Scene question items
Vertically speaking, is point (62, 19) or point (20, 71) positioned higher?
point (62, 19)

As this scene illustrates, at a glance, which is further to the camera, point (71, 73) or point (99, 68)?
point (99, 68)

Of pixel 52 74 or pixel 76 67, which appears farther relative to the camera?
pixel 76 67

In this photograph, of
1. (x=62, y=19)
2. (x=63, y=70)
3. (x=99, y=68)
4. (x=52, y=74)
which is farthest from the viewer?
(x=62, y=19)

## WRITTEN EXERCISE
Reproduce, without alteration, everything from the line containing "As this scene" down to the end of the items.

## WRITTEN RESPONSE
As this scene illustrates, at a glance, which is further to the camera, point (71, 73) or point (99, 68)?
point (99, 68)

Of pixel 52 74 or pixel 76 67, which appears farther relative to the camera?
pixel 76 67

In this photograph, of
1. (x=62, y=19)
2. (x=63, y=70)
3. (x=99, y=68)
4. (x=52, y=74)
which is farthest from the viewer?
(x=62, y=19)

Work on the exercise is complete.